The apocalypse created by Shen Fever is only loosely a zombie apocalypse. Candace describes it as “a fever of repetition, of routine,” and its victims find themselves going through the motions of their daily lives, now emptied of meaning, again and again and again: A mother sets the table for her family and then resets it, a little girl pages through her favorite book while she holds it upside down, a young woman tries on all of her clothes. As the fever grips them, the afflicted lose the ability to do anything but recreate their old patterns, and so they slowly starve to death and rot from within.

But as Ma’s dispassionate prose makes clear, the life of a Shen Fever victim is not significantly different from the life of an office drone. Candace is an aspiring artist who does not particularly want to work in Bible production, and who is a little grossed out by the way it forces her to push for lower wages and poorer working conditions in the Chinese factories where her Bibles are made, but she makes her way through her empty, meaningless routine nonetheless.

Meanwhile, Candace’s post-apocalyptic life bears an uncomfortable resemblance to her professional life. The group of survivors she joins gradually develops cult-like attributes — members have to participate in regular prayers and obey arbitrary rules, and those who disobey are punished harshly — but the leader is less a charismatic Charles Manson and more a petty middle manager. He used to be an IT guy. His name is Bob.
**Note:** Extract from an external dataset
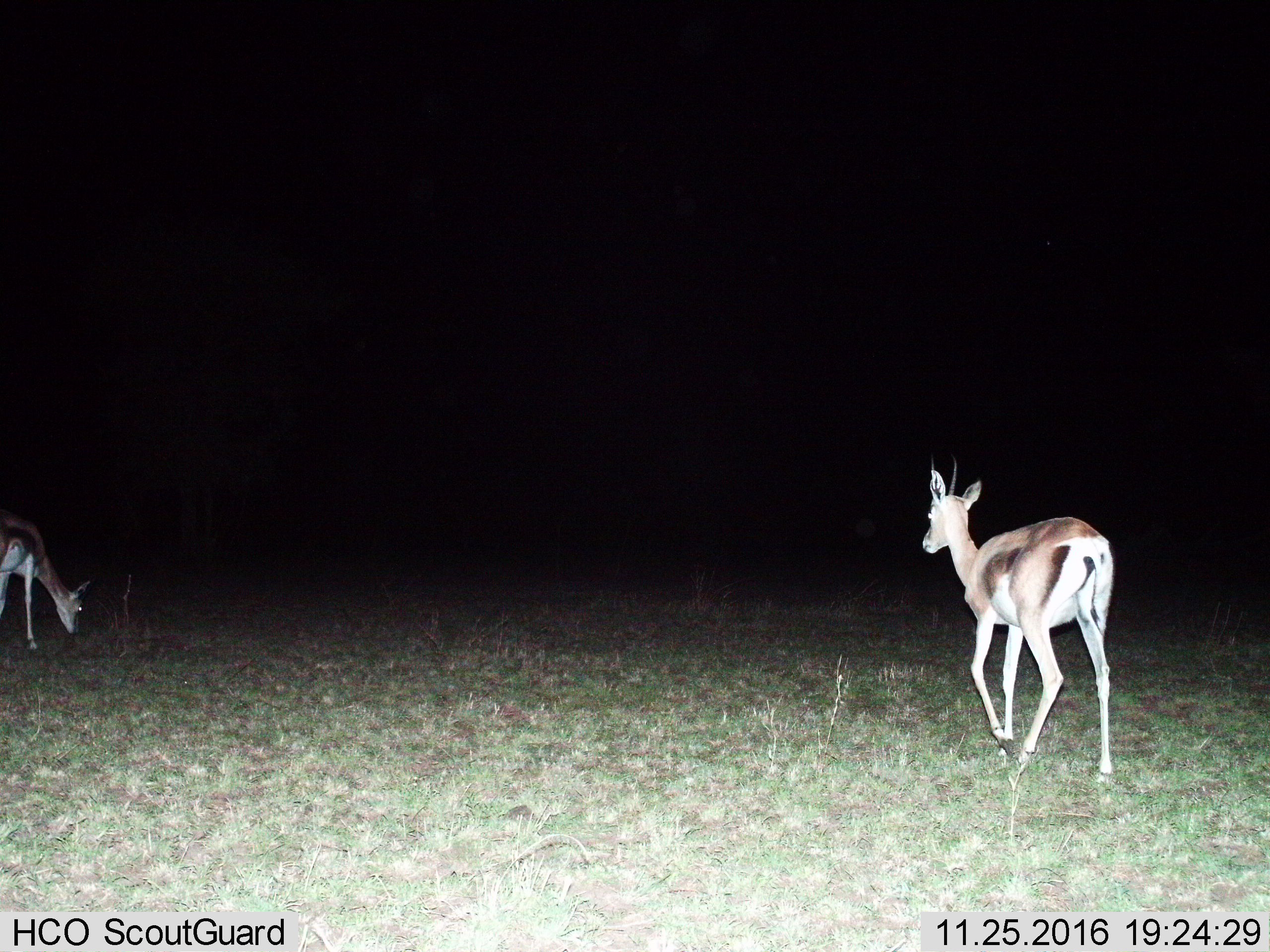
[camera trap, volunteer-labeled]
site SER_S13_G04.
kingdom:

“How do you like it here so far, being with us, I mean? Do you think we’re the right fit for you?” Bob asks Candace after she’s been in the group for a few days. “I’d like you to be more participatory, if possible,” he says.
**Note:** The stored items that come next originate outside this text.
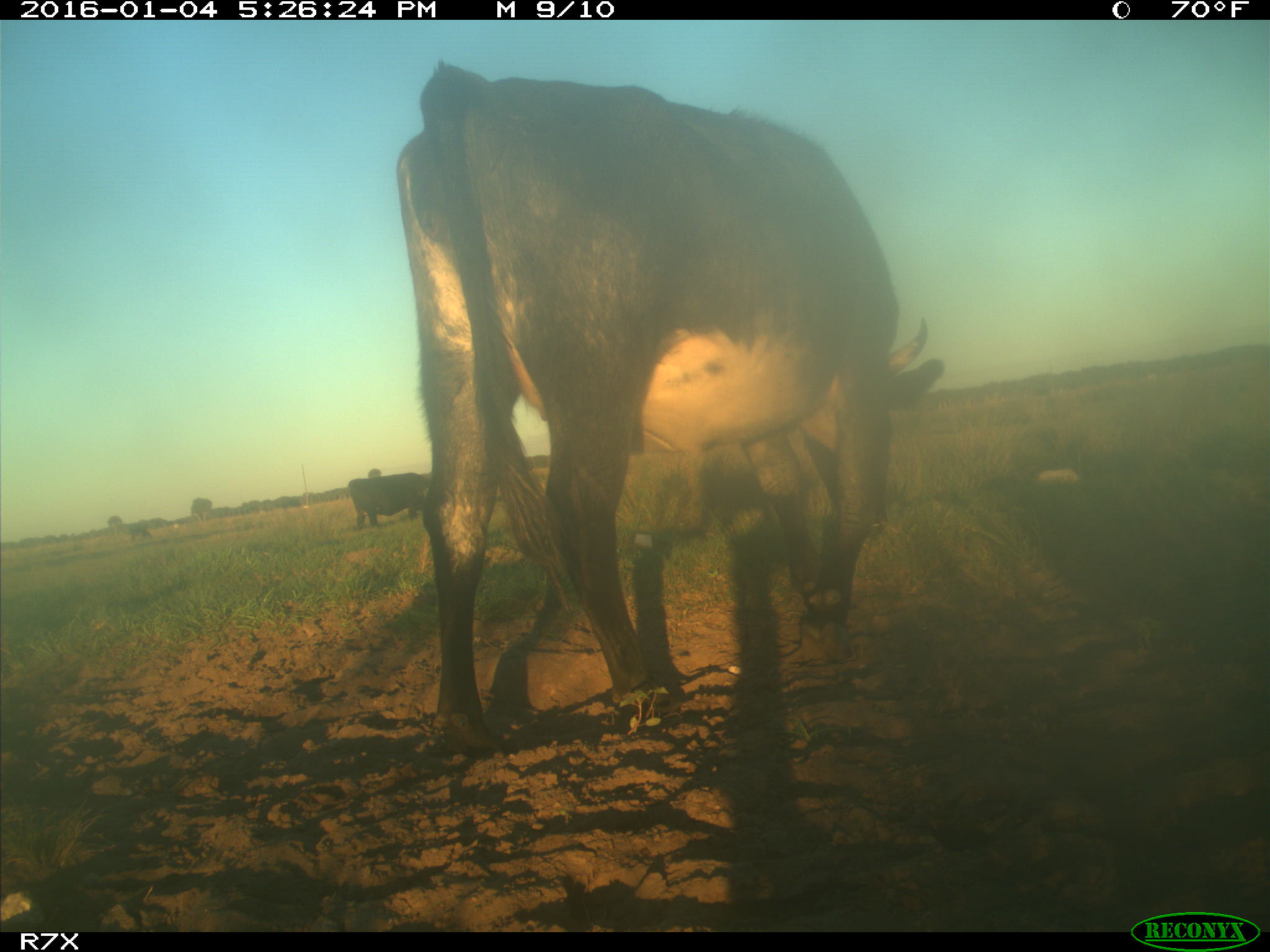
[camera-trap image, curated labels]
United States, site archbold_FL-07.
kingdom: Animalia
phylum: Chordata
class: Mammalia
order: Artiodactyla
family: Bovidae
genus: Bos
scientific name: Bos taurus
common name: domestic cow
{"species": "Bos taurus (domestic cow)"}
The fact that Bob is amusingly pathetic doesn’t stop him from making Candace’s life hell — and the fact that her pre-apocalypse job is low-stakes and boring doesn’t stop that boss from making Candace’s life hell either. In the sect, she has to lead group prayer and gets locked up in an empty L’Occitane store when she breaks the rules; at work, she has nightmares about thin Bible paper ripping on the presses.
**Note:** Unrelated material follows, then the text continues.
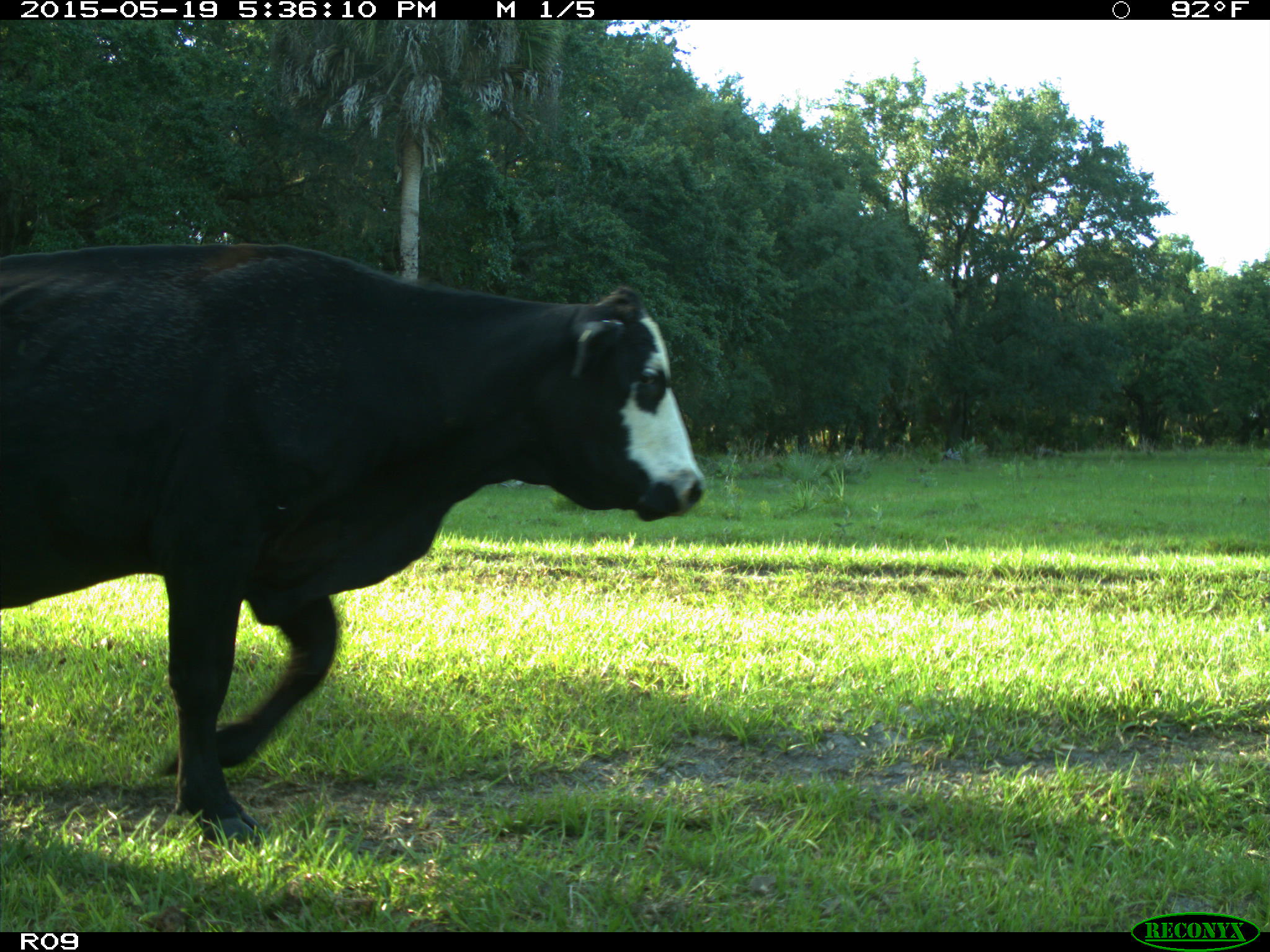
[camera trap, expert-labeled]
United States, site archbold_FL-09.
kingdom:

Ma’s critique of capitalism is not particularly subtle or particularly original, but it is searingly underplayed. Candace’s affect is as dry as the Sahara; you feel exactly how worn down she has become by the system under which she lives.

Ma’s critique is also intersectional. She is thoughtful about how the capitalism of the West oppresses the factory workers of the East; in one passage, Candace has to find a cheap supplier of faux gemstones for a Bible, even though she has explained to her client that making the gems quickly creates a gritty, dust-laden air that will kill the workers who produce them. That the Shen Fever originates in China feels grimly ironic: It’s one last “made in China” for the end of the world.

Throughout, Severance operates with severe restraint. Candace is a closed-off character who rarely feels much beyond a kind of soul-crushing ennui, and her voice is relentlessly understated. But there’s a power to the restraint, and an elegance to the understatement: It grinds you down slowly, the way riding the New York City subway does, so that you’ve barely noticed that you’re in the middle of something terrible before you’re used to it. It’s apocalypse by commute. And in that banality, there is enormous force.

[Essayist Constance Grady is a staff writer at Vox. She proclaims no relation to the Ugly Betty character of the same name.]